Posted by Jay Livingston
Peter Navarro is an economist who now works in the White House as an adviser on trade. You can find his books in the non-fiction section of the bookstore, though that label may now include an asterisk.
In his 2011 book Death By China, Navarro quotes an expert on China, Ron Vara, on how nasty and dangerous the Chinese are as trading partners: “Only the Chinese can turn a leather sofa into an acid bath, a baby crib into a lethal weapon, and a cellphone battery into heart-piercing shrapnel.”
It’s a great quote. The only problem is that Ron Vara is fictional. Navarro made him up (the name is an anagram of Navarro). Ron Vara has made appearances in other Navarro books.
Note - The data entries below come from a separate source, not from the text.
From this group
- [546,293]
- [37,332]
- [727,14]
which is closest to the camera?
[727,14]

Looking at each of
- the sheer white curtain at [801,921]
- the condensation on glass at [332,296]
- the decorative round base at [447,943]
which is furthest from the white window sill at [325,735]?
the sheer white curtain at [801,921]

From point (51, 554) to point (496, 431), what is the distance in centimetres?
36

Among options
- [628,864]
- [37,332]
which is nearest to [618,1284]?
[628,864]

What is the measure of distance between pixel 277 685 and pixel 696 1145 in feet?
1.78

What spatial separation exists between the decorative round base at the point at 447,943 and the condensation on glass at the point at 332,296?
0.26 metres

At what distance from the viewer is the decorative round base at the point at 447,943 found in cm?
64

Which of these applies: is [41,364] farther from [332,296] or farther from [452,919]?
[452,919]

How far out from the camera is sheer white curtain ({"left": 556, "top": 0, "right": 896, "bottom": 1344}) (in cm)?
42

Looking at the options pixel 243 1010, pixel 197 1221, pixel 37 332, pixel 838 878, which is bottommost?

I haven’t read these, but I would guess the purpose is the same — to include a really strong quote, so strong that for Navarro to acknowledge it as his own would reveal him as a very biased non-fiction writer.
Navarro claims it’s all in good fun, a “whimsical device.” Honest journalists who play by the rules see it as “making stuff up” or more simply “lying.”
But what Navarro did is not all that different from the legitimate journalisitic technique of searching out someone who will give you the quote you want, the quote that expresses your own views but that you can legitimately attribute to someone else. “Quote TK” (quote to come) in the draft of a story means that the writer needs a little more time to find someone who will express a particular opinion. Honest writers may have to go deep into their contact list, but eventually they usually get something usable.
Navarro’s method of making stuff up has great advantages over honest non-fiction writing:
- It results in quotes that are much sharper and that are guaranteed to express precisely the opinions you want expressed
- It’s much less work.
- And as the NPR story notes, it’s perfectly compatible with the current occupants of the White House.